Text segment
####################

# Going to Cuba



## GrEg NiCe (Sep 25, 2009)

A good friend of mine is going on vacation to Cuba and is going to bring back some goodies. As I don't have much experience with CC's I'm wondering if you can give some recommendations. They haven't even left yet and I can't wait till they get back. So far I'm thinking about Coro, Party Shirts, and Bolivar Belicosos Finos.

What else would you guys bring back if it was you?


----------



## KcJason1 (Oct 20, 2010)

Bringing CC I th states is illegal bro!

Btw.. I love party shirts.. Makes me wanna git down!


----------



## exprime8 (May 16, 2011)

haa haa...
oh and as much as possible of everything!!!


----------



## GrEg NiCe (Sep 25, 2009)

Lol... Thanks for catching the mistake.

Guess I should have stated in the thread they won't be bringing them to the US. They will be in Canada.


----------



## HWiebe (Jul 13, 2010)

####################

Excerpted data
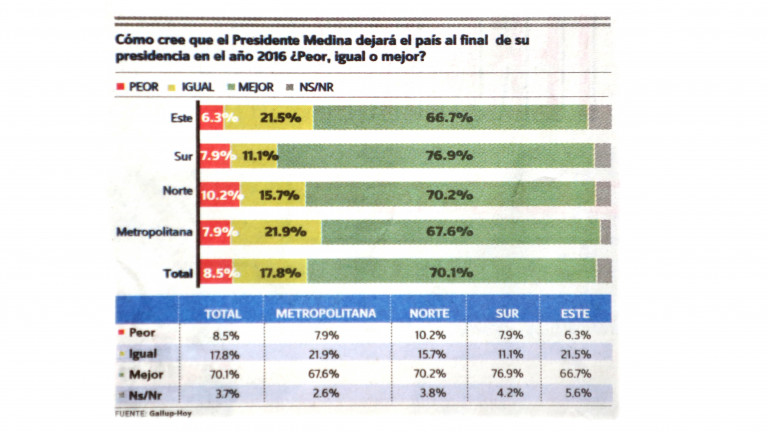 Cómo cree que el Presidente Medina dejará el país al final de su presidencia en el año 2016 ¿Peor, igual o mejor?

PEOR IGUAL MEJOR NS/NR

Este 6.3% 21.5% 66.7%

Sur 7.9% 11.1% 76.9%

Norte 10.2% 15.7% 70.2%

Metropolitana 7.9% 21.9% 67.6%

Total 8.5% 17.8% 70.1%

| | TOTAL | METROPOLITANA | NORTE | SUR | ESTE |
|---|---|---|---|---|---|
| Peor | 8.5% | 7.9% | 10.2% | 7.9% | 6.3% |
| Igual | 17.8% | 21.9% | 15.7% | 11.1% | 21.5% |
| Mejor | 70.1% | 67.6% | 70.2% | 76.9% | 66.7% |
| Ns/Nr | 3.7% | 2.6% | 3.8% | 4.2% | 5.6% |

FUENTE: Gallup-Hoy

####################

What this exercise asks
(a) Summarize the Cuba cigar thread in two sentences.
(b) Duplicate the text of the Cuba cigar thread starting at "A good friend" and ending at "wanna git down!".
These rows have no connection to the Cuba cigar thread.

Results by task
(a) A poster with little experience of Cuban cigars asks for recommendations because a friend vacationing in Cuba will bring some back, and mentions Coro, Party Shirts, and Bolivar Belicosos Finos so far. One reply notes that bringing Cuban cigars into the States is illegal, another urges getting as much as possible of everything, and the original poster clarifies that the cigars will go to Canada rather than the US.

(b)
A good friend of mine is going on vacation to Cuba and is going to bring back some goodies. As I don't have much experience with CC's I'm wondering if you can give some recommendations. They haven't even left yet and I can't wait till they get back. So far I'm thinking about Coro, Party Shirts, and Bolivar Belicosos Finos.

What else would you guys bring back if it was you?


----------



## KcJason1 (Oct 20, 2010)

Bringing CC I th states is illegal bro!

Btw.. I love party shirts.. Makes me wanna git down!